**Task description**
Return every line of the listing below word for word, but leave the pictures out.

····················

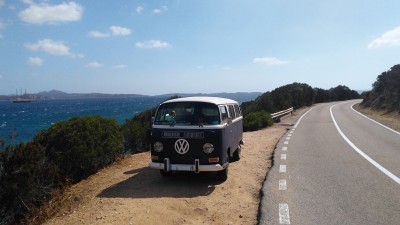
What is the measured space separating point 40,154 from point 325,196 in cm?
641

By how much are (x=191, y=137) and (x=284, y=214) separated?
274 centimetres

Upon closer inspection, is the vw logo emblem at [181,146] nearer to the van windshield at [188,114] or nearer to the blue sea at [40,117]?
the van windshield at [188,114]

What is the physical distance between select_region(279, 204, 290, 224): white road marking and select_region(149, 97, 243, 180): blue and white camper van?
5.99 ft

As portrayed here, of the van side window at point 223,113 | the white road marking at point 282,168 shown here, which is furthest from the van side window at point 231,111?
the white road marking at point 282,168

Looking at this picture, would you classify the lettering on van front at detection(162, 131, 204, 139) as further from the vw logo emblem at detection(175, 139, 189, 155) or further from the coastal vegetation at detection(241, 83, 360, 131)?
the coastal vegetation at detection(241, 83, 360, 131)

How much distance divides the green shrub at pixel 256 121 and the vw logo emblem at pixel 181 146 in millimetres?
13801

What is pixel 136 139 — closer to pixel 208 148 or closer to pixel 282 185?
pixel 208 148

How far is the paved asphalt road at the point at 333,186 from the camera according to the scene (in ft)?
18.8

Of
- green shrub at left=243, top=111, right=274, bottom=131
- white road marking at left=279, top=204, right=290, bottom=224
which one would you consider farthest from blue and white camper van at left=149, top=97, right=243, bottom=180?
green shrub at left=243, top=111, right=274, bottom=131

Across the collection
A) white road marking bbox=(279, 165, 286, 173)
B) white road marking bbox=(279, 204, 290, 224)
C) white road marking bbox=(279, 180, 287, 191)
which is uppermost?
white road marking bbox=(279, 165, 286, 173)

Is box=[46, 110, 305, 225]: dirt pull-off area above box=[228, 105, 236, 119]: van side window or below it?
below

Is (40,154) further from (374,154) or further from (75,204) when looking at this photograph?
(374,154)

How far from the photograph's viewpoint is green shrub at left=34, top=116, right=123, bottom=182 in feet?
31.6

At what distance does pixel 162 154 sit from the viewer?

····················

**Answer to this problem**
What is the measured space separating point 40,154 from point 325,196 in cm?
641

By how much are (x=191, y=137) and (x=284, y=214) separated?
274 centimetres

Upon closer inspection, is the vw logo emblem at [181,146] nearer to the van windshield at [188,114] or nearer to the blue sea at [40,117]?
the van windshield at [188,114]

What is the physical distance between select_region(279, 204, 290, 224): white road marking and select_region(149, 97, 243, 180): blue and white camper van?
5.99 ft

As portrayed here, of the van side window at point 223,113 | the white road marking at point 282,168 shown here, which is furthest from the van side window at point 231,111?
the white road marking at point 282,168

Looking at this picture, would you classify the lettering on van front at detection(162, 131, 204, 139) as further from the vw logo emblem at detection(175, 139, 189, 155) or further from the coastal vegetation at detection(241, 83, 360, 131)?
the coastal vegetation at detection(241, 83, 360, 131)

How much distance divides the green shrub at pixel 256 121 and the vw logo emblem at pixel 181 146 in millimetres?
13801

What is pixel 136 139 — closer to pixel 208 148 or closer to pixel 282 185?
pixel 208 148

How far is the paved asphalt road at the point at 333,186 from the camera according to the scene (in ft)?
18.8

Of
- green shrub at left=243, top=111, right=274, bottom=131
- white road marking at left=279, top=204, right=290, bottom=224
which one would you consider farthest from blue and white camper van at left=149, top=97, right=243, bottom=180?
green shrub at left=243, top=111, right=274, bottom=131

Across the collection
A) white road marking bbox=(279, 165, 286, 173)
B) white road marking bbox=(279, 204, 290, 224)
C) white road marking bbox=(279, 180, 287, 191)
which is uppermost?
white road marking bbox=(279, 165, 286, 173)

Is box=[46, 110, 305, 225]: dirt pull-off area above box=[228, 105, 236, 119]: van side window or below it?
below

Is (40,154) further from (374,154) or further from (75,204) when looking at this photograph?
(374,154)

How far from the photograph's viewpoint is green shrub at left=34, top=116, right=123, bottom=182 in feet?
31.6

At what distance does pixel 162 154 sit from the viewer?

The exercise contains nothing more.